England 256 (Sciver 85, Selman 3-29, Matthews 3-56) beat West Indies 105 (Matthews 28, Ecclestone 3-9, Sciver 2-16) by 151 runs
Her 85 off 69 balls to steady England from 84 for 4 took her to 833 ODI runs for 2022 and past Claire Taylor’s 2005 mark of 807 despite missing the three matches against India in September. It followed her 96-ball 90 in the first match against West Indies, which marked her return to action.
For the second match in a row, the hosts failed to capitalise after bowling England out inside their 50-over allocation and they have now gone 11 ODI innings without reaching 200.
Matthews fell to a brilliant one-handed catch by Ecclestone, launching herself to her right at slip to pluck the ball from the air off Kate Cross and put West Indies at 40 for 1 in the 11th over.
Cross was extremely economical with 1 for 14 from her seven overs, but left-arm spinner Ecclestone was next-level in that department with 48 dot balls in her nine overs, which yielded three wickets for just nine runs. Offspinner Dean was also frugal with 40 dot balls in eight overs and 1 for 16.
West Indies’ run rate nosedived Matthews’ dismissal. Sciver had Kycia Knight caught by Tammy Beaumont and pinned Rashada Williams, who had scored an unbeaten half-century in the second match, lbw either side of Dean’s removal of Aaliyah Alleyne, stumped for 8 as West Indies lost 3 for 0 in the space of 10 balls.
Ecclestone then had two in an over when she removed Chedean Nation for a laboured 10 off 30 balls and Chinelle Henry, both lbw, to make it 91 for 7 at the end of the 32nd over. From there, the tail fell away and with Shakera Selman unable to bat because of injury, the home side posted their worst total of the series.
Earlier, Kaysia Schultz, the left-arm orthodox spinner on debut, had claimed the wickets of opener Emma Lamb, ending a 63-run opening stand with Beaumont, and No. 3 Sophia Dunkley before Sciver and Danni Wyatt steadied England with an 80-run partnership for the fifth wicket.
Sciver clipped a fuller ball from Cherry-Ann Fraser to the boundary through backward square leg to bring up her 20th ODI fifty.
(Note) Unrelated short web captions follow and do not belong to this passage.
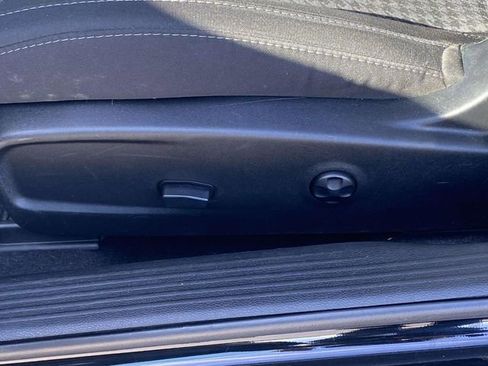 Used 2020 Dodge Challenger SXT image 12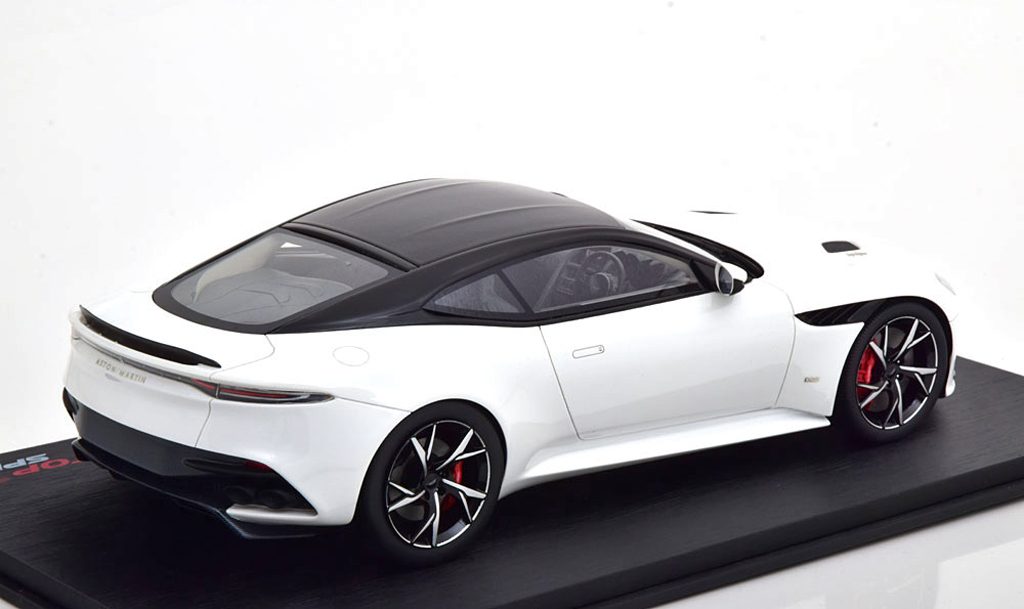 118 TSM Aston Martin DBS Superleggera achter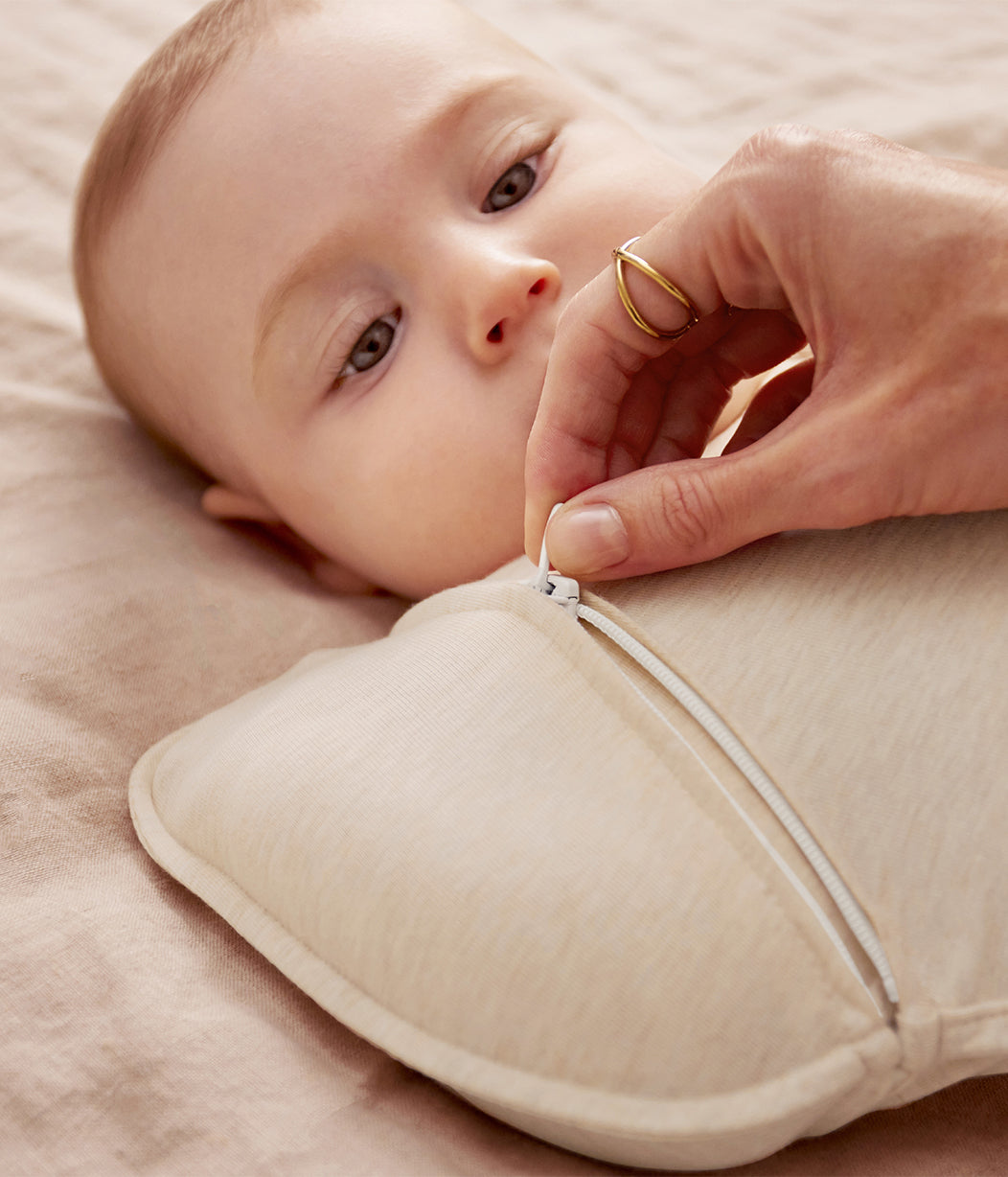 Swaddle Up™ Transition Suit 2.5 TOG Cotton Oatmeal Bees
But Matthews brought herself back into the attack in the 28th over and she prised out two key wickets, tossing one up as Wyatt advanced and was stumped before her full, flighted delivery slid under Sciver’s attempted slog-sweep and clattered into leg stump.
Selman had bowled Beaumont as England went from 63 for 0 to 65 for 2 and she grabbed her second when she trapped Ecclestone lbw and England wobbled again at 218 for 7.
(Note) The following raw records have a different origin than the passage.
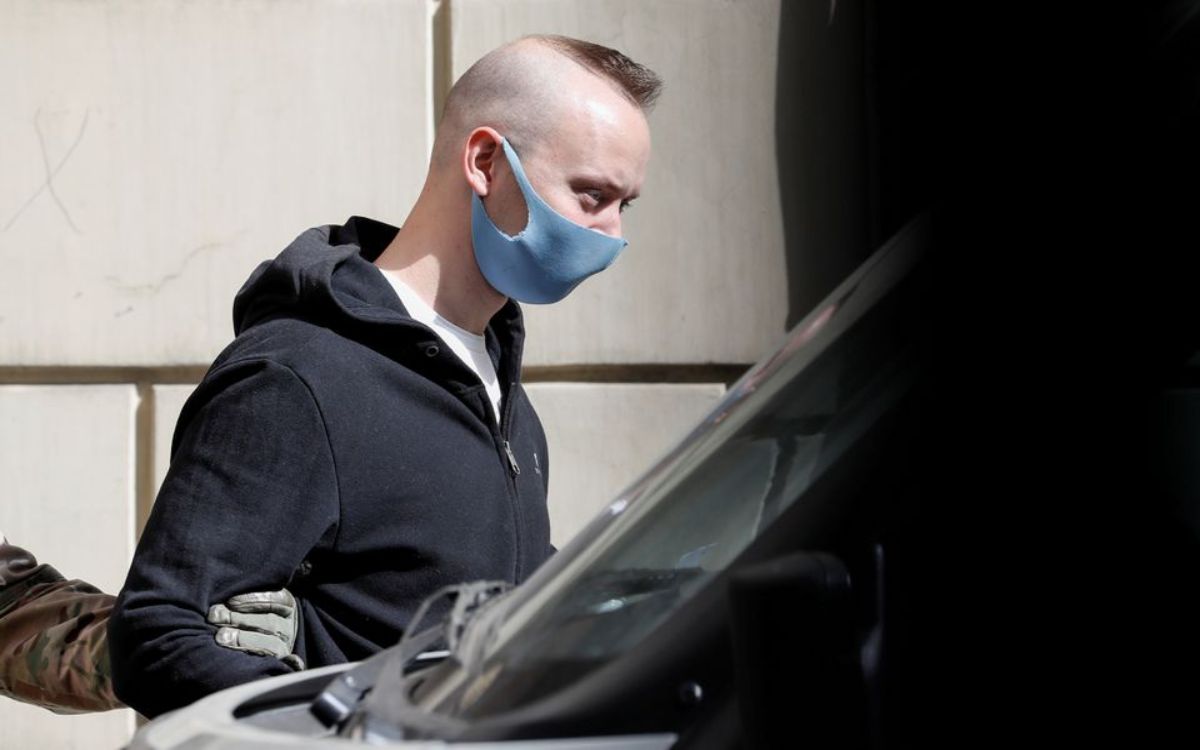 Periodista ruso es condenado a 22 años de prisión por traición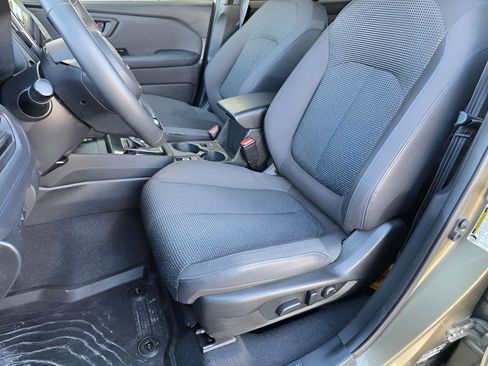 Used 2025 Subaru Forester Premium w/ Convenience Package #1 AWD/4WD image 19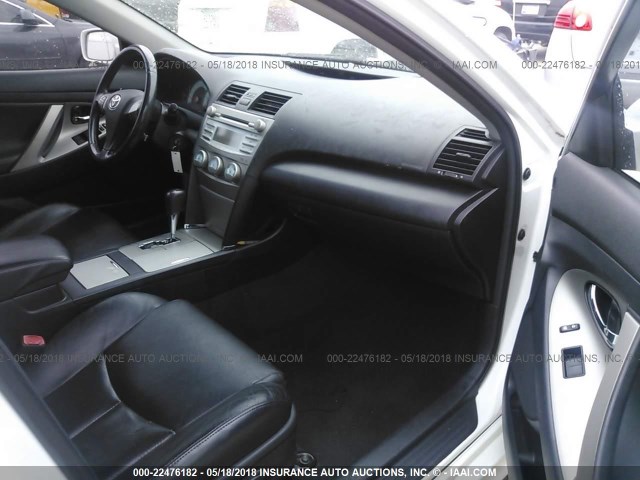 4T1BE46K29U873745 - 2009 TOYOTA CAMRY SE/LE/XLE WHITE photo 5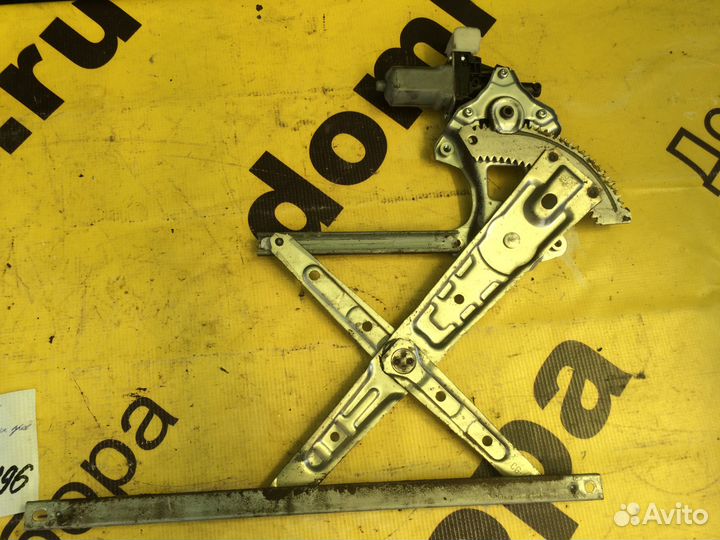 Стеклоподъемник задний правый Nissan Murano Z51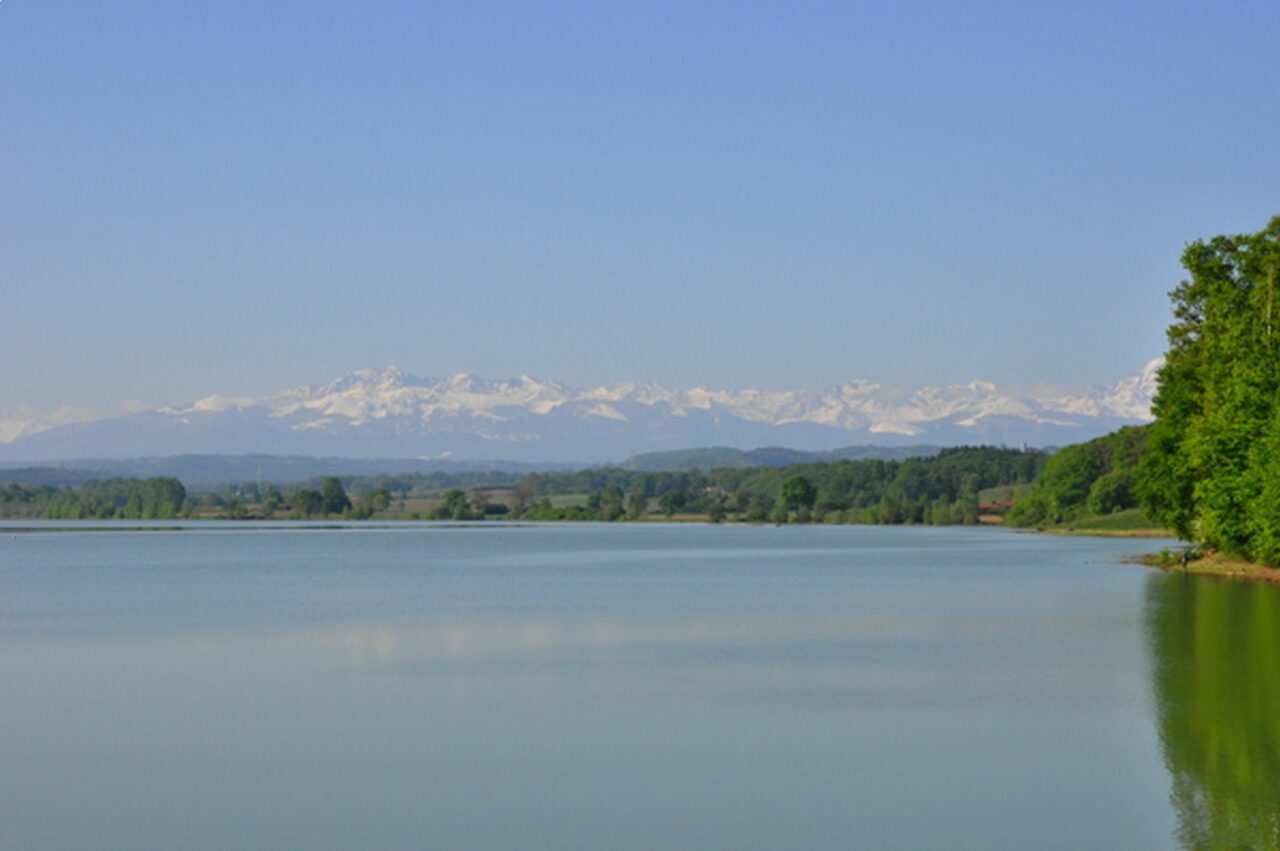 Le lac de Puydarrieux, un observatoire parfait pour les amoureux des oiseaux migrateurs.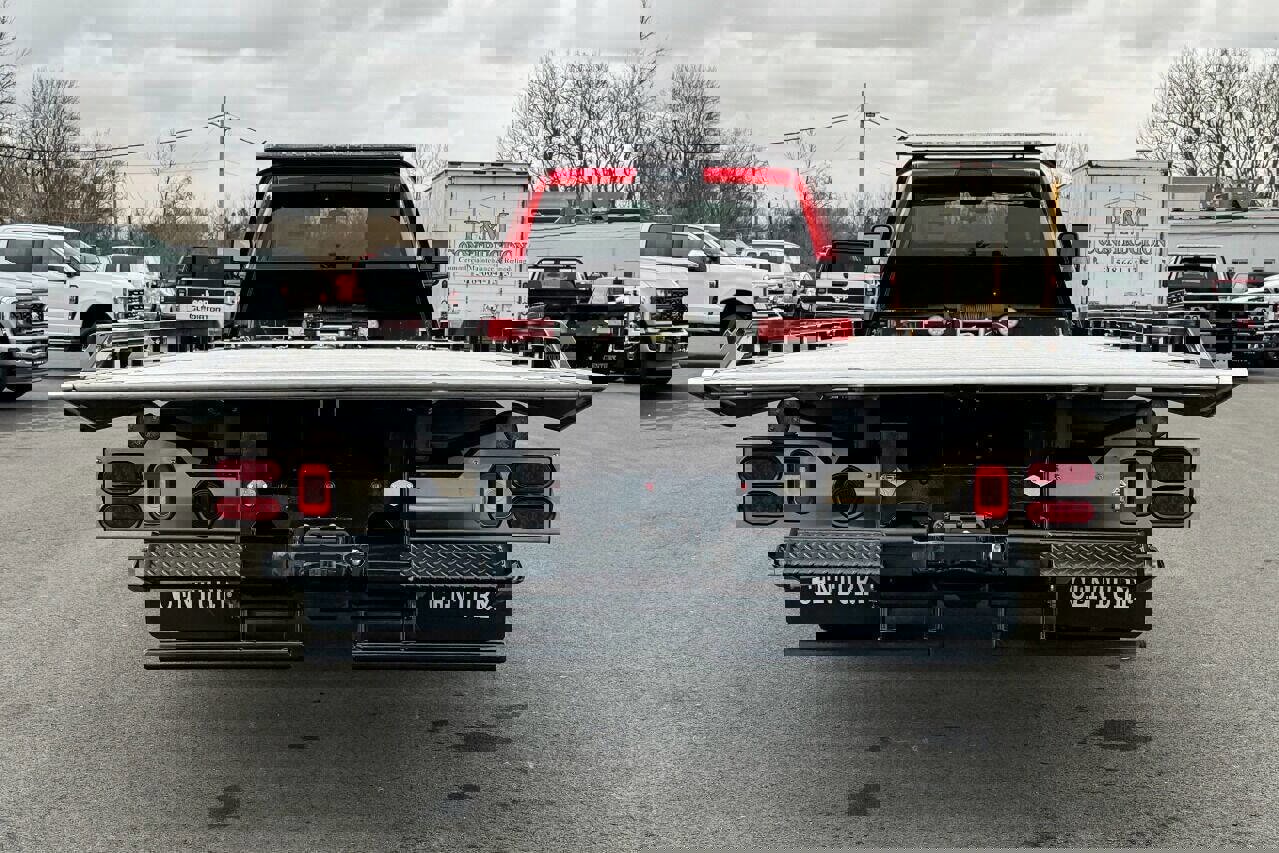 Used 2024 RAM 5500 SLT w/ Quick Order Package 2YG SLT image 4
Matthews enticed Dean with a well-flighted delivery that resulted in a return catch and, after Cross fell to Selman’s yorker, Henry – who had seen chances go down off Wyatt and Amy Jones – had Davies caught by Shemaine Campbelle at cover point.
“We’re committing to a style of play and we’re fully backed,” Jones told BT Sport. “Whilst it’s not going to come off every time, we’ve made three pretty decent scores in this series anyway, so it’s definitely a good thing for us going forward. It’s something we’re going to commit to for sure.”
Sciver added: “I’m feeling really good about being back and really positive about being back with this team and with a new coach who’s really helped us to see a different way of playing.”
Matthews was in no doubt that her side’s batting had continued to let them down, having posted totals of 165 and 118 in the first two matches, both of which England won by 142 runs.
“Any time you come into an ODI series and the top score is 160 you’re probably missing out a bit with the bat,” Matthews said. “It’s definitely an area that we need to pay more attention to, find a way to score more runs on the whole, hopefully we can do that in the T20 series coming up. This series was disappointing but as a team I reckon we’ll learn from it a whole lot and hopefully we can take some of those learnings into the series we have coming up.”
The sides play the first of five T20Is on Sunday in Antigua before moving on to Barbados for the remaining four.